Et, franchement, j’ai de bonnes raisons d’appuyer sur la pédale. J’aime pas laisser un mort derrière moi, fût-ce dans une contrée désertique. Je connais la perfidie des probabilités et n’ignore pas qu’il se trouve toujours et partout des témoins. Nulle part tu es à l’abri d’un fâcheux, d’un intempestif. Alors mon intérêt est de boulotter du ruban pour, le plus rapidement possible, franchir la frontière suédoise. Remarque qu’en Scandinavie, leurs frontières sont vachement poreuses. Les douaniers restent invisibles et tu as l’impression de te baguenauder dans un seul et même pays. Je pense que si je me faisais serrer en Suède ou en Norvège, y aurait pas chouchouïe de formalités pour me ramener à mon lieu de départ. Peut-être que je me goure, mais je sens les choses commak. C’est au Danemark que je commencerai à respirer.

Alors je dévale direction sud. Ivalo, Sodankylä, Rovaniemi. On franchit la frontière entre Tornio, Finlande, et Haparanda, Suède. Midi approche et nous avons faim. Je quitte la grand-route pour adopter la voie de contournement pour Luleä, sur le golfe de Botnie.

Au port, je trouve un hôtel-restau à la façade joliment peinte et aux fenêtres à petits carreaux. Je gare ma caravane sur le parking proche et j’emmène claper ma compagne. Jusque-là, elle s’est montrée éteinte, Kitège. A plusieurs reprises j’ai vu couler des larmes sur ses joues (où voudrais-tu qu’elles coulassent ?).

— Vous regrettez de venir avec moi ? ai-je questionné doucement.

Elle a goupillonné ses pleurs en négativant du chef.

— Non, mais oncle Uhro a été gentil avec moi, malgré tout.

Ce « malgré tout » me fait tiquer.

Je lui en demande la raison et elle finit par m’avouer que le vieux tonton la poursuivait de ses « acidités », comme dit Béru. Sitôt qu’elle a été sous son toit, il a tenté de la calcer, mais comme il triquait mou et qu’elle se démenait comme une belle diablesse, il n’a pu parvenir à ses faims.

Comprenant qu’il lui fallait jeter du lest pour l’équilibre de leurs rapports, Kitège lui taillait une petite plume quand la digue du cul bichait le vieux garde. Chaque fois, elle se luxait le poignet parce qu’il dégorgeait pas fantoche, le moustachu. Pour l’exciter, elle devait lui montrer sa chagatte après avoir passé des bas noirs ayant appartenu à sa mère-grand. Elle lui astiquait le pompon à l’huile de foie de morue, pas qu’il carbonise du panais, ce sagouin. La vraie séance homérique ! Heureusement, ses sens engourdis ne réclamaient pas souvent. Ça dépendait de la lune, assure-t-elle.
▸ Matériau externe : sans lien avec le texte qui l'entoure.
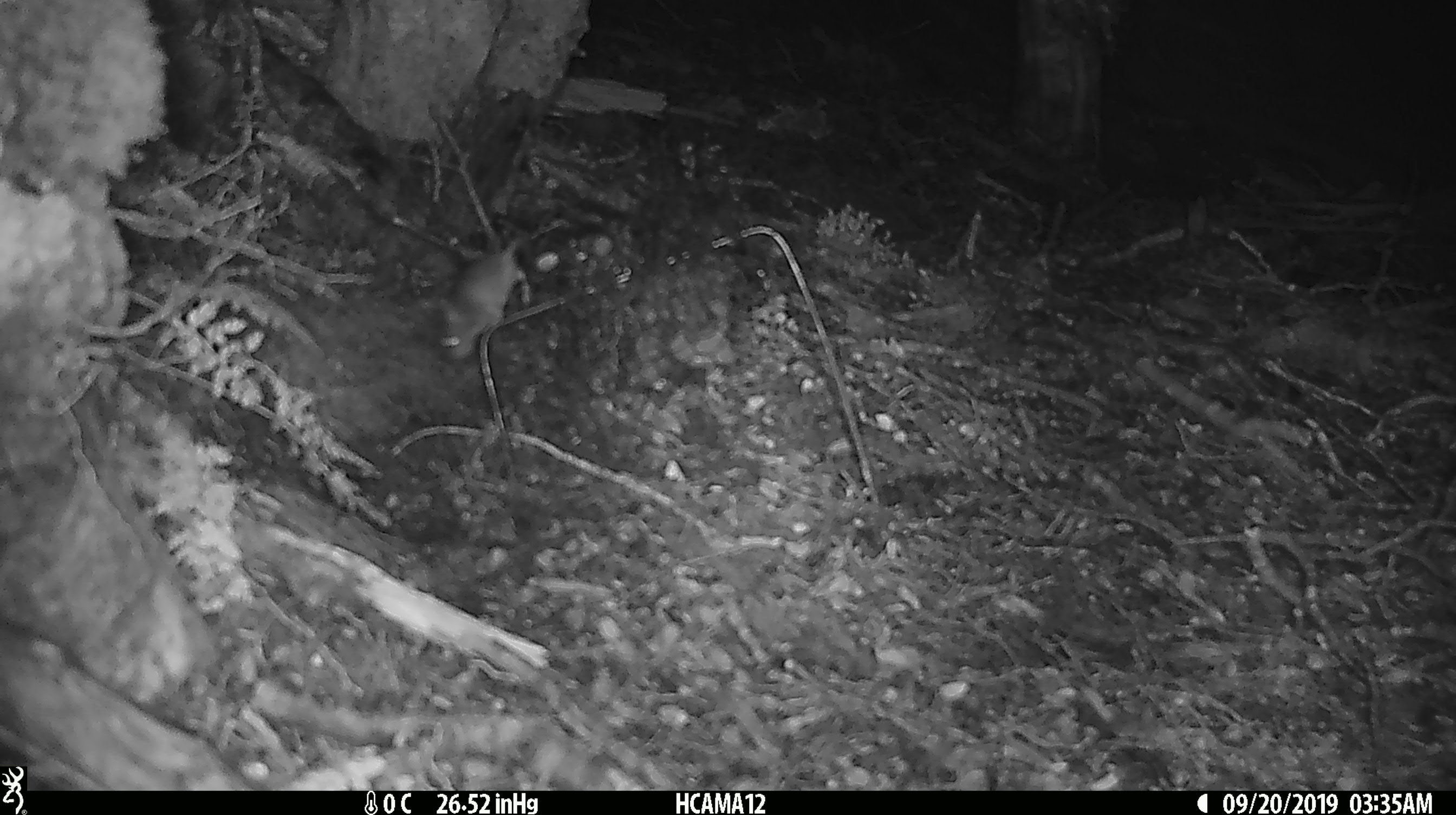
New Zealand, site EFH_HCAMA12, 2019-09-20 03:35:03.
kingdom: Animalia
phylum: Chordata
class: Mammalia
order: Rodentia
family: Muridae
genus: Mus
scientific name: Mus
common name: mouse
Donc, il y allait de son voyage environ une fois par mois ! Kitège mettait un poignet de tennisman pour se garder les muscles au chaud et essuyer la sueur perlant à son front. Elle bichait des lancées jusque dans l’épaule. Enfin, Pépère balançait sa fumée en poussant des onomatopées finnoises. Ça devait valoir le jeton, une saynète pareille. Je me fais mon ciné. Plutôt tristounet !

Les hommes sont vachement dégueulasses, non, sans blague. Mais quoi, c’est pas leur faute s’ils ont un petit canon dans le froc, sans cesse disposé à tirer !

Au restau, c’est nickel, bien ciré, empesé. Deux serveuses dodues à trognes rouges égayées de verrues, la chevelure clairsemée, d’un blond tirant sur le roux, avec d’immenses yeux très clairs et très cons, se mettent en frais pour nous. On commande du saumon mariné, des harengs à la moutarde et des boulettes de viande à la confiture de myrtilles. La bouffe commence à s’amadouer un peu. Le pain est extra, la bouteille de vin allemand se laisser vider. On déjeune copieusement.

Je déplace la salière, la corbeille à pain et le petit pot de fleurs contenant trois œillets tristes pour saisir la menotte de ma conquête. Elle me sourit frêle. Seigneur, qu’elle est belle ! Je le lui dis et j’ajoute qu’après le repas, nous nous chercherons un endroit discret où garer le camping-gare afin de s’offrir une sieste polissonne.

Tout en morfilant, je prépare un projet d’envergure destiné à faire reluire cette miraculeuse enfant. Je veux qu’elle en perde la tête, qu’elle crie son fade aux quatre points cardinaux ou, pour le moins, épiscopaux (épices, qu’au pot, et pisse copeaux, etc.).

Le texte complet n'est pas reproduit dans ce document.